Spatial question data
..........

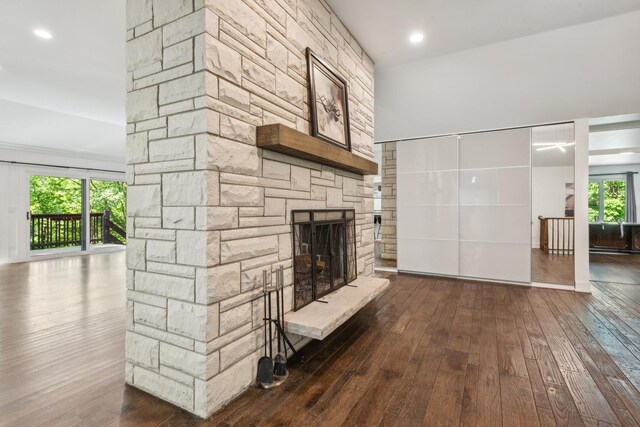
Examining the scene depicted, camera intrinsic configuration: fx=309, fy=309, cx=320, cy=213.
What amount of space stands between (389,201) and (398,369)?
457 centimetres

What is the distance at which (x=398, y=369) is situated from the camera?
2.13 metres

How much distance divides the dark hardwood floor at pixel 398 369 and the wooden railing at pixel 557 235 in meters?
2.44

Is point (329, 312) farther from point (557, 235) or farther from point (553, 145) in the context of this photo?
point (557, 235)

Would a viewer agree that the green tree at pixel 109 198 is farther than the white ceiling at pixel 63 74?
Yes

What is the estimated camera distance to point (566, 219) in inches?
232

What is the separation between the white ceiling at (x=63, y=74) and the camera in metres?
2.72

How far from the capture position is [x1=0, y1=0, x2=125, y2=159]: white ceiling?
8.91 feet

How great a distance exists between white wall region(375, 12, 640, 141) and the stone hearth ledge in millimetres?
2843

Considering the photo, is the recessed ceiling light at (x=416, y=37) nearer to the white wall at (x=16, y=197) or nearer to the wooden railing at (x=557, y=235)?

..........

#### Stated task:
Revise the data above by replacing every "white ceiling" with "pale ceiling" and keeping all other text unchanged. Leave the pictures out of your answer.

#### Final answer:
Examining the scene depicted, camera intrinsic configuration: fx=309, fy=309, cx=320, cy=213.
What amount of space stands between (389,201) and (398,369)?
457 centimetres

What is the distance at which (x=398, y=369) is situated from the camera?
2.13 metres

How much distance divides the dark hardwood floor at pixel 398 369 and the wooden railing at pixel 557 235 in meters?
2.44

Is point (329, 312) farther from point (557, 235) or farther from point (553, 145) in the context of this photo?
point (557, 235)

Would a viewer agree that the green tree at pixel 109 198 is farther than the pale ceiling at pixel 63 74?
Yes

What is the estimated camera distance to point (566, 219) in inches?
232

What is the separation between the pale ceiling at (x=63, y=74) and the camera in metres?
2.72

How far from the capture position is [x1=0, y1=0, x2=125, y2=159]: pale ceiling?
8.91 feet

How great a distance exists between white wall region(375, 12, 640, 141) and the stone hearth ledge in millimetres?
2843

Considering the photo, is the recessed ceiling light at (x=416, y=37) nearer to the white wall at (x=16, y=197) or nearer to the wooden railing at (x=557, y=235)?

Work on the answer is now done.